Sanders reiterated his attacks on “big money” support to Clinton, singling out a fundraising dinner to be hosted by the actor George Clooney, where supporters would pay as much as $353,000 apiece to sit with Clinton and Clooney at the head table.
“It is obscene that Secretary Clinton keeps going to big money people to fund her campaign, and it’s not just this Clooney event,” Sanders told CNN. While not criticizing Clooney for his involvement, Sanders said that “the people who are coming to this event have undue influence over the political process.”
Polls released over the past ten days suggest that Clinton’s once huge lead over Sanders is closing, if not entirely erased. An NBC News/SurveyMonkey online tracking poll released Tuesday found that Clinton’s lead over Sanders had been cut in half over the past week, from a 12-point lead, 53 percent to 41 percent, to a 6-point lead, 49 percent to 43 percent. A separate survey by Bloomberg showed Sanders with a one-point lead over Clinton, 49 percent to 48 percent.
A CNN/ORC poll last week showed Sanders defeating Republican frontrunner Donald Trump by 20 points in a general election contest, compared to a 12-point Clinton lead over Trump.
The crisis of both of the major capitalist parties was signaled by another survey, this time by Fox News, which found that three of the four leading candidates for the Democratic and Republican nominations, Clinton, Trump and Texas Senator Ted Cruz, had the highest personal unfavorability ratings in the history of public polling on that question.

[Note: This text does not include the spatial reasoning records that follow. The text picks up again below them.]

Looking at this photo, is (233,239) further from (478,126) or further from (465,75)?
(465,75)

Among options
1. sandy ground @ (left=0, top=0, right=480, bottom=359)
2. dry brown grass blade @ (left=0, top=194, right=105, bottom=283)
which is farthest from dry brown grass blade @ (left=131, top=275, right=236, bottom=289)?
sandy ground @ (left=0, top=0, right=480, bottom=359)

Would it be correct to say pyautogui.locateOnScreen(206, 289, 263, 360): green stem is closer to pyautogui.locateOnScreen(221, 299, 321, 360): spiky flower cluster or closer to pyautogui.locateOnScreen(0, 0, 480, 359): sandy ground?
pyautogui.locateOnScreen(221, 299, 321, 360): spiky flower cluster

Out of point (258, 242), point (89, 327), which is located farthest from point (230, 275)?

Only 36 percent of those polled had a favorable opinion of Cruz, an ultra-reactionary who is appealing particularly to Christian fundamentalists, while 53 percent had an unfavorable opinion, for a net rating of negative 17. Clinton’s margin was worse, with 39 percent positive and 58 percent negative, or negative 19. Trump was even lower, with only 31 percent positive and 65 percent negative, or negative 34.
In other words, a Clinton-Trump contest would pit two deeply unpopular candidates against each other—the personification of the corrupt US political establishment versus the crude gangster billionaire—with each side seeking to convince the American public that the other was more repugnant.
The role of Sanders, who has won wide support particularly among young people and sections of the working class because of his avowed “socialism,” is to provide a political facelift to the Democratic Party, one of the twin parties of Wall Street and US imperialism.
This will not be an easy task. According to a UCLA/LA Times poll of voters in California, released Monday, 20 percent of likely Sanders voters said they would not support Clinton in November if she won the nomination. Of those who said they would vote for Clinton, 45 percent said they would do so “reluctantly,” compared to only 35 percent who said they would do so with any enthusiasm.
Sanders’ nominal “socialism” is little more than watered-down liberalism of the 1960s, with no call for social ownership of the means of production and not a shred of opposition to American imperialism and its program of global aggression.
He himself has repeatedly pledged to support Clinton if she is the nominee. The corporate ruling elite has long since taken the measure of the Vermont senator and regards him as a useful political tool, providing he continues to keep his anti-Wall Street rhetoric within bounds. As James Traub noted in the New York Times Sunday, “While labeling himself a democratic socialist, [Sanders] is almost elaborately respectful of his political rival Hillary Clinton and the political process… Through figures like him, American democracy permits intense passions to be expressed, contained and, perhaps, vented.”